Dan O'Connell historical marker

"Uncle Dan" was a South End native.

Journalist/author/historian Paul Grondahl will be at the Albany Public Library's Howe Library April 21 for a talk titled "The O'Connell-Corning Machine: How it Controlled the South End to Uptown for Decades." The event is a fundraiser for the South End Improvement Corporation -- tickets are $25.

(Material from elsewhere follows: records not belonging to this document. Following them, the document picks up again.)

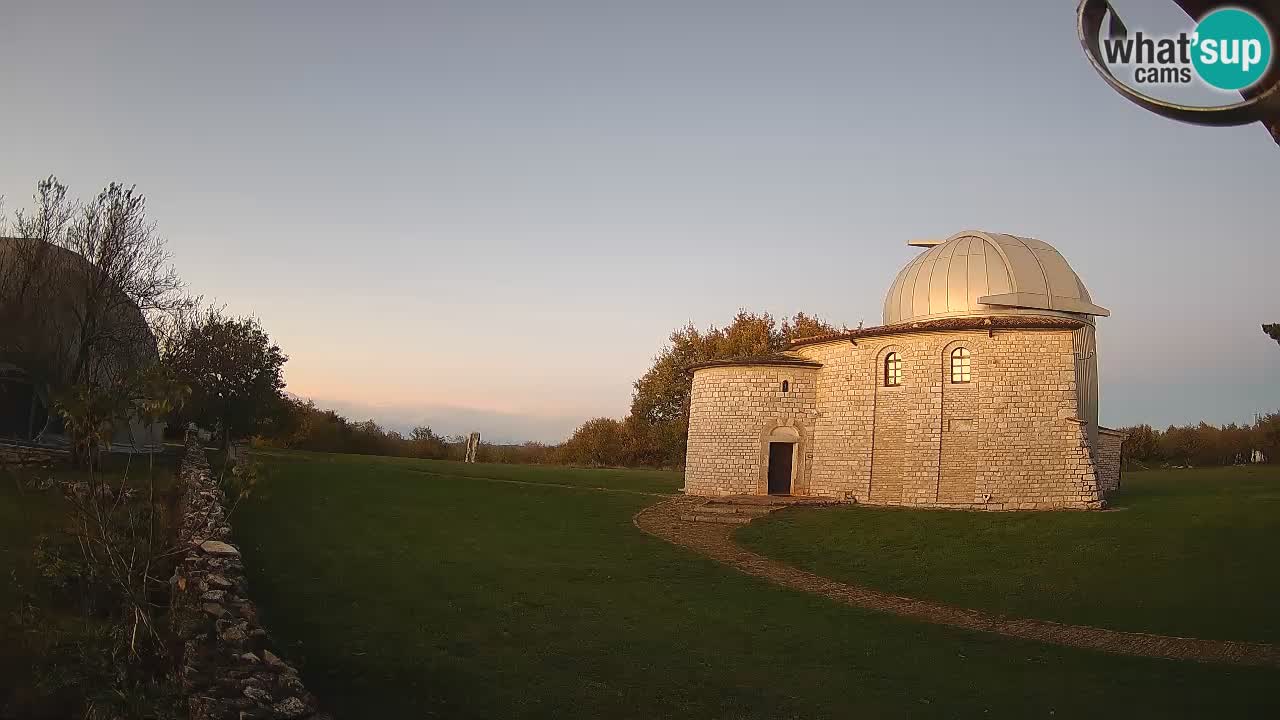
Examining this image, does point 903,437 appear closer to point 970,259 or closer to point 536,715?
point 970,259

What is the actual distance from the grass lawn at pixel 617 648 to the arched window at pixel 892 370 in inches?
453

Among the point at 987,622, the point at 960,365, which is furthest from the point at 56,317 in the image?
the point at 960,365

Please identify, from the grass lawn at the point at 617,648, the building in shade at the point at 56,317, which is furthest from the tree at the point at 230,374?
the grass lawn at the point at 617,648

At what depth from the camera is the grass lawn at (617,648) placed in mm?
8516

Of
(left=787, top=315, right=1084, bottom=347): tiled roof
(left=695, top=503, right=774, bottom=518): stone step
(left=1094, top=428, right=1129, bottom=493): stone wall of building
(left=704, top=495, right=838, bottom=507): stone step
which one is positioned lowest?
(left=695, top=503, right=774, bottom=518): stone step

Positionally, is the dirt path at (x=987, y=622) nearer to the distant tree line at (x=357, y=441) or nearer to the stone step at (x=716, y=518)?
the stone step at (x=716, y=518)

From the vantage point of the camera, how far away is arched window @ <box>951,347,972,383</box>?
81.9 feet

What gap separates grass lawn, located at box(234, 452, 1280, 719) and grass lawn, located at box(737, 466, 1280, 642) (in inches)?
110

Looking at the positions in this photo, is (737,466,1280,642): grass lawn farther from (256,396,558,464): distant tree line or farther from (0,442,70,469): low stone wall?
(256,396,558,464): distant tree line

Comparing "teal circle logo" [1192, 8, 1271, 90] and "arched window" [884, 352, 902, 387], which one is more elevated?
"arched window" [884, 352, 902, 387]

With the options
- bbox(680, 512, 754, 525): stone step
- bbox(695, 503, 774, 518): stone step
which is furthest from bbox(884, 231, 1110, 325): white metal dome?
bbox(680, 512, 754, 525): stone step

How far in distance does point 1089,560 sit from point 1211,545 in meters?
2.45

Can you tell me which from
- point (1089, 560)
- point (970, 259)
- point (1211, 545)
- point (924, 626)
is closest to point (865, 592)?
point (924, 626)

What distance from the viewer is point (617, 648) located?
1041 cm
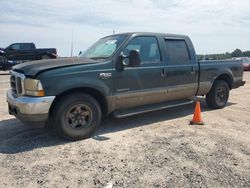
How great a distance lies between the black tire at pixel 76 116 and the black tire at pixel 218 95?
3.65m

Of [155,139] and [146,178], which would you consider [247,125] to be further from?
Answer: [146,178]

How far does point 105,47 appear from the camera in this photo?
19.5 ft

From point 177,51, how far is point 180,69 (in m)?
0.46

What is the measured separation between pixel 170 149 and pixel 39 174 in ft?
6.75

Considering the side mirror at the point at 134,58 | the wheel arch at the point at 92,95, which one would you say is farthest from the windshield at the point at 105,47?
the wheel arch at the point at 92,95

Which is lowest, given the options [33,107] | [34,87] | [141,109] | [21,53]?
[141,109]

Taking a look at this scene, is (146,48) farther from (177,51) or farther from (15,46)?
(15,46)

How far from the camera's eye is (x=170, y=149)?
4621 mm

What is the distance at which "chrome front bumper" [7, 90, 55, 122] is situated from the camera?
4.58 meters

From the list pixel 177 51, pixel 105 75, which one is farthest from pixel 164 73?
pixel 105 75

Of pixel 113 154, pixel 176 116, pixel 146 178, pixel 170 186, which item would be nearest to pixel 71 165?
pixel 113 154

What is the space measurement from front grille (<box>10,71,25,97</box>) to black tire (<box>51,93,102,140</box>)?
26.9 inches

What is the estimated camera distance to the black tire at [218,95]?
25.0 feet

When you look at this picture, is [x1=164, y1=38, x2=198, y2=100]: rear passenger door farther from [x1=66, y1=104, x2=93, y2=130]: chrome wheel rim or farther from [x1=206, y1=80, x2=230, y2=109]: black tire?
[x1=66, y1=104, x2=93, y2=130]: chrome wheel rim
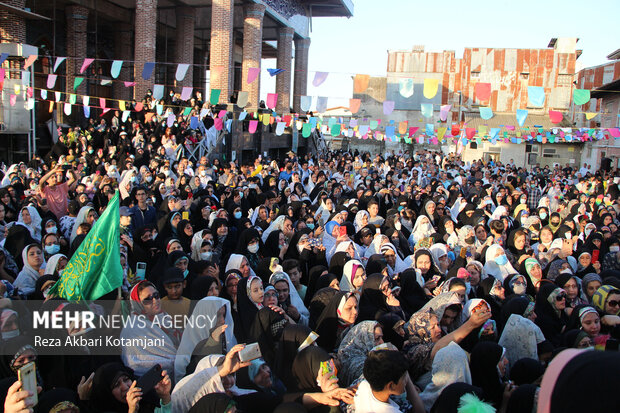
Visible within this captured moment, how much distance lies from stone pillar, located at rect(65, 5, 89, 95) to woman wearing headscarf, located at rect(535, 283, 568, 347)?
19393 millimetres

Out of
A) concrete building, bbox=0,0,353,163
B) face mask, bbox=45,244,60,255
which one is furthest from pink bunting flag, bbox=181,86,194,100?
face mask, bbox=45,244,60,255

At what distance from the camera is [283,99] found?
88.4 feet

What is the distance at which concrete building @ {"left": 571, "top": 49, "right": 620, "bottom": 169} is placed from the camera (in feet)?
85.9

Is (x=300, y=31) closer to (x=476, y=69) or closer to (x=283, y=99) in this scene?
(x=283, y=99)

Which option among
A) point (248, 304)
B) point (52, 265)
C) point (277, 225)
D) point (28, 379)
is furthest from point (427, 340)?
point (277, 225)

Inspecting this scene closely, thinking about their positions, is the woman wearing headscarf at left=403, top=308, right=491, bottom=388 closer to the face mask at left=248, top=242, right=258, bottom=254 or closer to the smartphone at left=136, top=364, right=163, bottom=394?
the smartphone at left=136, top=364, right=163, bottom=394

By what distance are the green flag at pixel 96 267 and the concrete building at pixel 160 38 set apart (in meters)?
12.1

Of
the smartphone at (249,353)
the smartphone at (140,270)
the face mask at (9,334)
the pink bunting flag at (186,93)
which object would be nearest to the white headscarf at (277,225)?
the smartphone at (140,270)

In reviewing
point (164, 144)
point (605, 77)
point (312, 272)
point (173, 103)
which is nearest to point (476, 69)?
point (605, 77)

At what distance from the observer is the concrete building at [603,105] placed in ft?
85.9

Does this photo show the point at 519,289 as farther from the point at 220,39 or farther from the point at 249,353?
the point at 220,39

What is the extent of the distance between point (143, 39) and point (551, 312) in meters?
16.2

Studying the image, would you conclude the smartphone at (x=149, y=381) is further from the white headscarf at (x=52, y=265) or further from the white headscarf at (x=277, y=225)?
the white headscarf at (x=277, y=225)

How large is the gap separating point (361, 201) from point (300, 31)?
2038cm
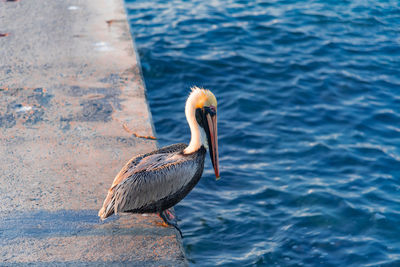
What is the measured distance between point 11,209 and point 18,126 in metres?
1.30

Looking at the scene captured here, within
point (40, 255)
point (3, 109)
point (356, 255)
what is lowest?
point (356, 255)

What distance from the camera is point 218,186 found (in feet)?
19.3

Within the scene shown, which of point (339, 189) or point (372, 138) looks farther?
point (372, 138)

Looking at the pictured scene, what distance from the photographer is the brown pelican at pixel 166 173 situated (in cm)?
362

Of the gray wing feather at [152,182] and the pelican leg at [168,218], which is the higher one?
the gray wing feather at [152,182]

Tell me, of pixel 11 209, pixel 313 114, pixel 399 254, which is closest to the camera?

Grondahl is, of course, Albany-famous for his work with the Times Union. He also literally wrote the book on Erastus Corning II. Here's a clip from Grondahl's Mayor Corning: Albany Icon, Albany Enigma about machine boss Dan O'Connell and one of the ways he exerted influence:

... Whatever slim thread of independence remained in the citizenry of Albany was co-opted by the machine. Dan O'Connell always said he wanted a thousand little jobs instead of a few big commissioner-level patronage positions. Everyone in Albany, it seemed, got a little slice of the patronage pie or was related to somebody who did. there were all the old fellas raking leaves in the park, the lift operators running automatic elevators in City Hall, the surfeit of janitors in the city's buildings, the plethora of laborers on county road crews, the scores of clerical workers tucked away in forgotten cubbyhole offices in city and county agencies. Freedman in his book The Inheritance recounts what has come to be seen as a classic symbol of machine payroll padding and patronage corruption: that Dan's Albany County courthouse required seventy-two janitors for six floors while the Empire State Building employed just sixty for its 102 floors. One estimate put the number of full- and part-time city and county jobs controlled by the machine at about 5,000 -- perhaps as high as fifteen percent of the county's entire adult workforce -- attesting to Dan's philosophy of spreading the patronage broadly. ...

The event at the Howe Library starts at 6:30 pm on Tuesday, April 21. You can get tickets online at the first link above.

Comments

Paul is a wonderful writer , wish i could go to his fundraiser.
He added my story to "Stories of Albany" , it was called "Mad About Madison"!